* [PASSAGE GIVEN]
In response to this:

/reopen

Instructions for interacting with me using PR comments are available here. If you have questions or suggestions related to my behavior, please file an issue against the kubernetes/test-infra repository.

riking · 2019-08-13T15:33:56Z

Is this a duplicate of #4672 ? Or possibly a subset (it calls out kubelet / kube-proxy specifically).

george-angel · 2019-08-13T15:40:17Z

It can be considered a subset, depending on how #4672 unfolds, currently its very broad.

fejta-bot · 2019-11-11T16:35:48Z

Issues go stale after 90d of inactivity.
Mark the issue as fresh with /remove-lifecycle stale.
Stale issues rot after an additional 30d of inactivity and eventually close.

If this issue is safe to close now please do so with /close.

Send feedback to sig-testing, kubernetes/test-infra and/or fejta.
/lifecycle stale

george-angel · 2019-11-11T20:27:09Z

/remove-lifecycle stale

fejta-bot · 2020-02-09T20:48:42Z

Issues go stale after 90d of inactivity.
Mark the issue as fresh with /remove-lifecycle stale.
Stale issues rot after an additional 30d of inactivity and eventually close.

If this issue is safe to close now please do so with /close.

Send feedback to sig-testing, kubernetes/test-infra and/or fejta.
/lifecycle stale

george-angel · 2020-02-10T08:48:39Z

/remove-lifecycle stale

kfox1111 · 2024-01-22T15:32:25Z

Semi related, I'm also interested in seeing if either this mechanism or direct integration with spire is possible for the certs.

shaneutt · 2024-01-22T15:51:04Z

Gotcha! Well I don't know of anyone right this moment that has the bandwidth/priority to take this one on (thus why it's been continually going stale), but if you think you might have some time to spare I would encourage you to not worry about being a kubelet or kube-proxy expert. Reach out to the community (Slack, Zooms) and let them know you're trying to learn how to get this one fixed: I expect you'll find the community can provide some level of assistance (even if they themselves might not have the bandwidth/priority to take the whole thing on).

* [STATED TASK] Please carry on the Kubernetes issue thread above from the end of its last comment.

* [EXTRACTED DATA]
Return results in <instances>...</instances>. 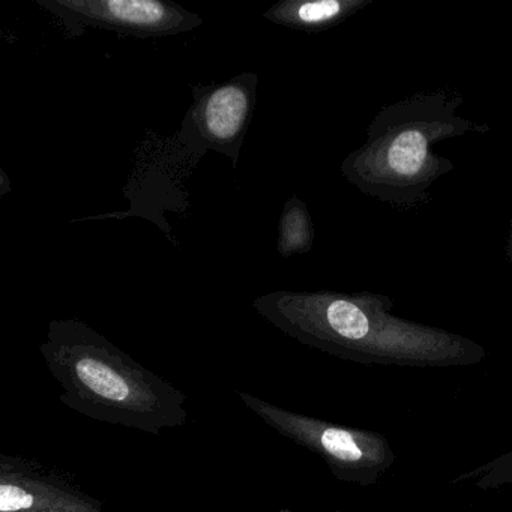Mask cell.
I'll return each instance as SVG.
<instances>
[{
  "instance_id": "6da1fadb",
  "label": "cell",
  "mask_w": 512,
  "mask_h": 512,
  "mask_svg": "<svg viewBox=\"0 0 512 512\" xmlns=\"http://www.w3.org/2000/svg\"><path fill=\"white\" fill-rule=\"evenodd\" d=\"M253 308L287 337L344 361L385 367H472L487 352L475 341L392 313L373 293L277 290Z\"/></svg>"
},
{
  "instance_id": "7a4b0ae2",
  "label": "cell",
  "mask_w": 512,
  "mask_h": 512,
  "mask_svg": "<svg viewBox=\"0 0 512 512\" xmlns=\"http://www.w3.org/2000/svg\"><path fill=\"white\" fill-rule=\"evenodd\" d=\"M40 352L62 403L86 418L154 436L187 422L184 392L88 323L52 320Z\"/></svg>"
},
{
  "instance_id": "3957f363",
  "label": "cell",
  "mask_w": 512,
  "mask_h": 512,
  "mask_svg": "<svg viewBox=\"0 0 512 512\" xmlns=\"http://www.w3.org/2000/svg\"><path fill=\"white\" fill-rule=\"evenodd\" d=\"M460 103V97L437 92L385 107L368 127L367 142L341 164L344 178L391 205L425 202L431 185L452 170L434 145L473 130L457 113Z\"/></svg>"
},
{
  "instance_id": "277c9868",
  "label": "cell",
  "mask_w": 512,
  "mask_h": 512,
  "mask_svg": "<svg viewBox=\"0 0 512 512\" xmlns=\"http://www.w3.org/2000/svg\"><path fill=\"white\" fill-rule=\"evenodd\" d=\"M238 395L272 430L319 455L338 481L373 487L394 466V449L382 433L292 412L247 392Z\"/></svg>"
},
{
  "instance_id": "5b68a950",
  "label": "cell",
  "mask_w": 512,
  "mask_h": 512,
  "mask_svg": "<svg viewBox=\"0 0 512 512\" xmlns=\"http://www.w3.org/2000/svg\"><path fill=\"white\" fill-rule=\"evenodd\" d=\"M64 25L70 38L106 29L136 38L173 37L203 25L193 11L170 0H37Z\"/></svg>"
},
{
  "instance_id": "8992f818",
  "label": "cell",
  "mask_w": 512,
  "mask_h": 512,
  "mask_svg": "<svg viewBox=\"0 0 512 512\" xmlns=\"http://www.w3.org/2000/svg\"><path fill=\"white\" fill-rule=\"evenodd\" d=\"M256 73H242L220 85L191 86L193 104L182 137L194 146L220 152L238 169L241 149L257 103Z\"/></svg>"
},
{
  "instance_id": "52a82bcc",
  "label": "cell",
  "mask_w": 512,
  "mask_h": 512,
  "mask_svg": "<svg viewBox=\"0 0 512 512\" xmlns=\"http://www.w3.org/2000/svg\"><path fill=\"white\" fill-rule=\"evenodd\" d=\"M0 512H103V506L64 476L34 461L2 455Z\"/></svg>"
},
{
  "instance_id": "ba28073f",
  "label": "cell",
  "mask_w": 512,
  "mask_h": 512,
  "mask_svg": "<svg viewBox=\"0 0 512 512\" xmlns=\"http://www.w3.org/2000/svg\"><path fill=\"white\" fill-rule=\"evenodd\" d=\"M365 0H281L263 17L272 25L295 31L320 32L343 22L364 7Z\"/></svg>"
},
{
  "instance_id": "9c48e42d",
  "label": "cell",
  "mask_w": 512,
  "mask_h": 512,
  "mask_svg": "<svg viewBox=\"0 0 512 512\" xmlns=\"http://www.w3.org/2000/svg\"><path fill=\"white\" fill-rule=\"evenodd\" d=\"M314 227L307 205L293 196L284 203L278 223V254L284 259L305 254L313 248Z\"/></svg>"
},
{
  "instance_id": "30bf717a",
  "label": "cell",
  "mask_w": 512,
  "mask_h": 512,
  "mask_svg": "<svg viewBox=\"0 0 512 512\" xmlns=\"http://www.w3.org/2000/svg\"><path fill=\"white\" fill-rule=\"evenodd\" d=\"M475 481L479 490H494L512 484V451L499 455L488 463L481 464L470 472L461 473L454 479L457 482Z\"/></svg>"
},
{
  "instance_id": "8fae6325",
  "label": "cell",
  "mask_w": 512,
  "mask_h": 512,
  "mask_svg": "<svg viewBox=\"0 0 512 512\" xmlns=\"http://www.w3.org/2000/svg\"><path fill=\"white\" fill-rule=\"evenodd\" d=\"M508 256H509V259H511V265H512V221H511V233H509Z\"/></svg>"
},
{
  "instance_id": "7c38bea8",
  "label": "cell",
  "mask_w": 512,
  "mask_h": 512,
  "mask_svg": "<svg viewBox=\"0 0 512 512\" xmlns=\"http://www.w3.org/2000/svg\"><path fill=\"white\" fill-rule=\"evenodd\" d=\"M283 512H290V511H283Z\"/></svg>"
},
{
  "instance_id": "4fadbf2b",
  "label": "cell",
  "mask_w": 512,
  "mask_h": 512,
  "mask_svg": "<svg viewBox=\"0 0 512 512\" xmlns=\"http://www.w3.org/2000/svg\"><path fill=\"white\" fill-rule=\"evenodd\" d=\"M337 512H343V511H337Z\"/></svg>"
}]
</instances>
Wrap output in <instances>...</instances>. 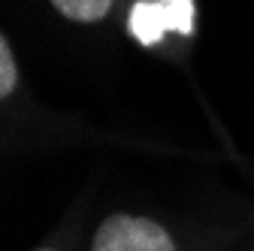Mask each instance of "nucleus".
<instances>
[{"label": "nucleus", "mask_w": 254, "mask_h": 251, "mask_svg": "<svg viewBox=\"0 0 254 251\" xmlns=\"http://www.w3.org/2000/svg\"><path fill=\"white\" fill-rule=\"evenodd\" d=\"M194 0H139L127 15L130 37L139 46H157L164 34H194Z\"/></svg>", "instance_id": "obj_1"}, {"label": "nucleus", "mask_w": 254, "mask_h": 251, "mask_svg": "<svg viewBox=\"0 0 254 251\" xmlns=\"http://www.w3.org/2000/svg\"><path fill=\"white\" fill-rule=\"evenodd\" d=\"M91 251H176L161 224L136 215H112L100 224Z\"/></svg>", "instance_id": "obj_2"}, {"label": "nucleus", "mask_w": 254, "mask_h": 251, "mask_svg": "<svg viewBox=\"0 0 254 251\" xmlns=\"http://www.w3.org/2000/svg\"><path fill=\"white\" fill-rule=\"evenodd\" d=\"M52 3L61 15L73 21H100L109 12L112 0H52Z\"/></svg>", "instance_id": "obj_3"}, {"label": "nucleus", "mask_w": 254, "mask_h": 251, "mask_svg": "<svg viewBox=\"0 0 254 251\" xmlns=\"http://www.w3.org/2000/svg\"><path fill=\"white\" fill-rule=\"evenodd\" d=\"M18 85V73H15V58L9 49V40H0V97H9Z\"/></svg>", "instance_id": "obj_4"}, {"label": "nucleus", "mask_w": 254, "mask_h": 251, "mask_svg": "<svg viewBox=\"0 0 254 251\" xmlns=\"http://www.w3.org/2000/svg\"><path fill=\"white\" fill-rule=\"evenodd\" d=\"M43 251H49V248H43Z\"/></svg>", "instance_id": "obj_5"}]
</instances>
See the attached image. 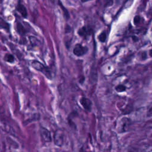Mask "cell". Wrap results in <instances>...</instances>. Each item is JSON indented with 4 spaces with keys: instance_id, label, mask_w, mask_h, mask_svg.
<instances>
[{
    "instance_id": "obj_4",
    "label": "cell",
    "mask_w": 152,
    "mask_h": 152,
    "mask_svg": "<svg viewBox=\"0 0 152 152\" xmlns=\"http://www.w3.org/2000/svg\"><path fill=\"white\" fill-rule=\"evenodd\" d=\"M87 47H83L81 44H77L75 45L73 49V53L77 57H81L84 55L87 52Z\"/></svg>"
},
{
    "instance_id": "obj_2",
    "label": "cell",
    "mask_w": 152,
    "mask_h": 152,
    "mask_svg": "<svg viewBox=\"0 0 152 152\" xmlns=\"http://www.w3.org/2000/svg\"><path fill=\"white\" fill-rule=\"evenodd\" d=\"M40 138L43 143H50L52 140L51 133L50 131L44 127H40Z\"/></svg>"
},
{
    "instance_id": "obj_12",
    "label": "cell",
    "mask_w": 152,
    "mask_h": 152,
    "mask_svg": "<svg viewBox=\"0 0 152 152\" xmlns=\"http://www.w3.org/2000/svg\"><path fill=\"white\" fill-rule=\"evenodd\" d=\"M29 39L30 40V42L33 46H37L38 45V43L39 42V40L36 39L35 37L33 36H30L29 37Z\"/></svg>"
},
{
    "instance_id": "obj_5",
    "label": "cell",
    "mask_w": 152,
    "mask_h": 152,
    "mask_svg": "<svg viewBox=\"0 0 152 152\" xmlns=\"http://www.w3.org/2000/svg\"><path fill=\"white\" fill-rule=\"evenodd\" d=\"M80 102L85 110L90 111L91 108H92V102H91V100L85 97H82L80 100Z\"/></svg>"
},
{
    "instance_id": "obj_11",
    "label": "cell",
    "mask_w": 152,
    "mask_h": 152,
    "mask_svg": "<svg viewBox=\"0 0 152 152\" xmlns=\"http://www.w3.org/2000/svg\"><path fill=\"white\" fill-rule=\"evenodd\" d=\"M59 4L61 7V8L62 9L63 12V14H64V18L66 19V20H68L69 18H70V15H69V13L67 11V10L63 5V4H61V3L60 1H59Z\"/></svg>"
},
{
    "instance_id": "obj_15",
    "label": "cell",
    "mask_w": 152,
    "mask_h": 152,
    "mask_svg": "<svg viewBox=\"0 0 152 152\" xmlns=\"http://www.w3.org/2000/svg\"><path fill=\"white\" fill-rule=\"evenodd\" d=\"M140 21V17L139 16H136L134 18V23L135 25L138 24Z\"/></svg>"
},
{
    "instance_id": "obj_6",
    "label": "cell",
    "mask_w": 152,
    "mask_h": 152,
    "mask_svg": "<svg viewBox=\"0 0 152 152\" xmlns=\"http://www.w3.org/2000/svg\"><path fill=\"white\" fill-rule=\"evenodd\" d=\"M78 34L82 37H86V36L90 35V29L86 26H83L80 28L78 30Z\"/></svg>"
},
{
    "instance_id": "obj_14",
    "label": "cell",
    "mask_w": 152,
    "mask_h": 152,
    "mask_svg": "<svg viewBox=\"0 0 152 152\" xmlns=\"http://www.w3.org/2000/svg\"><path fill=\"white\" fill-rule=\"evenodd\" d=\"M106 39V33L105 32H103L102 33H101L100 35L99 36V41L101 42H105Z\"/></svg>"
},
{
    "instance_id": "obj_18",
    "label": "cell",
    "mask_w": 152,
    "mask_h": 152,
    "mask_svg": "<svg viewBox=\"0 0 152 152\" xmlns=\"http://www.w3.org/2000/svg\"><path fill=\"white\" fill-rule=\"evenodd\" d=\"M84 81H85V77H83L82 79H80V83H83Z\"/></svg>"
},
{
    "instance_id": "obj_1",
    "label": "cell",
    "mask_w": 152,
    "mask_h": 152,
    "mask_svg": "<svg viewBox=\"0 0 152 152\" xmlns=\"http://www.w3.org/2000/svg\"><path fill=\"white\" fill-rule=\"evenodd\" d=\"M32 66L36 70L42 73L48 78L49 79L51 78V75H50V73L49 71L48 68H46L41 63L37 61H33L32 63Z\"/></svg>"
},
{
    "instance_id": "obj_9",
    "label": "cell",
    "mask_w": 152,
    "mask_h": 152,
    "mask_svg": "<svg viewBox=\"0 0 152 152\" xmlns=\"http://www.w3.org/2000/svg\"><path fill=\"white\" fill-rule=\"evenodd\" d=\"M16 29H17V32L21 35H23L26 33V30L24 27V26L20 23H17L16 25Z\"/></svg>"
},
{
    "instance_id": "obj_16",
    "label": "cell",
    "mask_w": 152,
    "mask_h": 152,
    "mask_svg": "<svg viewBox=\"0 0 152 152\" xmlns=\"http://www.w3.org/2000/svg\"><path fill=\"white\" fill-rule=\"evenodd\" d=\"M113 0H107L106 2V4H105V7L107 6H110L113 4Z\"/></svg>"
},
{
    "instance_id": "obj_8",
    "label": "cell",
    "mask_w": 152,
    "mask_h": 152,
    "mask_svg": "<svg viewBox=\"0 0 152 152\" xmlns=\"http://www.w3.org/2000/svg\"><path fill=\"white\" fill-rule=\"evenodd\" d=\"M0 29L5 30L7 32H9L10 30V25L1 17H0Z\"/></svg>"
},
{
    "instance_id": "obj_19",
    "label": "cell",
    "mask_w": 152,
    "mask_h": 152,
    "mask_svg": "<svg viewBox=\"0 0 152 152\" xmlns=\"http://www.w3.org/2000/svg\"><path fill=\"white\" fill-rule=\"evenodd\" d=\"M89 1H90V0H81V1H82V3H86Z\"/></svg>"
},
{
    "instance_id": "obj_7",
    "label": "cell",
    "mask_w": 152,
    "mask_h": 152,
    "mask_svg": "<svg viewBox=\"0 0 152 152\" xmlns=\"http://www.w3.org/2000/svg\"><path fill=\"white\" fill-rule=\"evenodd\" d=\"M17 10L24 18H27V12L26 7L21 4H18L17 6Z\"/></svg>"
},
{
    "instance_id": "obj_20",
    "label": "cell",
    "mask_w": 152,
    "mask_h": 152,
    "mask_svg": "<svg viewBox=\"0 0 152 152\" xmlns=\"http://www.w3.org/2000/svg\"><path fill=\"white\" fill-rule=\"evenodd\" d=\"M150 56L151 57V49L150 50Z\"/></svg>"
},
{
    "instance_id": "obj_17",
    "label": "cell",
    "mask_w": 152,
    "mask_h": 152,
    "mask_svg": "<svg viewBox=\"0 0 152 152\" xmlns=\"http://www.w3.org/2000/svg\"><path fill=\"white\" fill-rule=\"evenodd\" d=\"M133 40H134V42H137V41H138V37H137L136 36H134L133 37Z\"/></svg>"
},
{
    "instance_id": "obj_13",
    "label": "cell",
    "mask_w": 152,
    "mask_h": 152,
    "mask_svg": "<svg viewBox=\"0 0 152 152\" xmlns=\"http://www.w3.org/2000/svg\"><path fill=\"white\" fill-rule=\"evenodd\" d=\"M115 90L117 92L119 93L124 92L126 90V87L123 85H119L115 87Z\"/></svg>"
},
{
    "instance_id": "obj_3",
    "label": "cell",
    "mask_w": 152,
    "mask_h": 152,
    "mask_svg": "<svg viewBox=\"0 0 152 152\" xmlns=\"http://www.w3.org/2000/svg\"><path fill=\"white\" fill-rule=\"evenodd\" d=\"M64 133L61 130H56L54 136V144L59 147H61L64 143Z\"/></svg>"
},
{
    "instance_id": "obj_10",
    "label": "cell",
    "mask_w": 152,
    "mask_h": 152,
    "mask_svg": "<svg viewBox=\"0 0 152 152\" xmlns=\"http://www.w3.org/2000/svg\"><path fill=\"white\" fill-rule=\"evenodd\" d=\"M4 60L5 61L10 63H12L14 61V57L13 55L10 54H7L4 57Z\"/></svg>"
}]
</instances>
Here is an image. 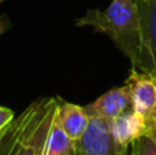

* [EXERCISE ANSWER]
shaneutt · 2024-03-22T08:39:01Z

While we're still open to someone with capacity taking this one on, since it's been some time without anyone who can it seems the previous lifecycle was accurate:

/lifecycle rotten

If you're interested in picking this one up, let us know and we will support you!

kfox1111 · 2024-03-22T11:53:33Z

It hasn't risen to the top of the todo list yet especially since it needs so much searching out for help and its not clear who can do so to me. (sig-auth, sig-node, sig-cluster-lifecycle, other?)

If we could identify some developers with knowledge of roughly what needs to be done, to which places, that would go a long way.

shaneutt · 2024-03-22T16:35:11Z

Is it something you'd like to put on the agenda for our next SIG Network meeting and come talk about it with us so we can start figuring it out?

aojea · 2024-03-23T05:07:10Z

@kfox1111 can you expand more on how are you doing today to update the certificates in kube-proxy? also to know how do you deploy kube-proxy, are you using a daemonset?
It will be useful to understand better your workflow to come up with the best solution

kfox1111 · 2024-03-23T15:42:27Z

@shaneutt https://docs.google.com/document/d/1_w77-zG_Xj0zYvEMfQZTQ-wPP4kXkpGD8smVtW_qqWM/edit Mar 28 at 9am pst? I think I can make that, if so.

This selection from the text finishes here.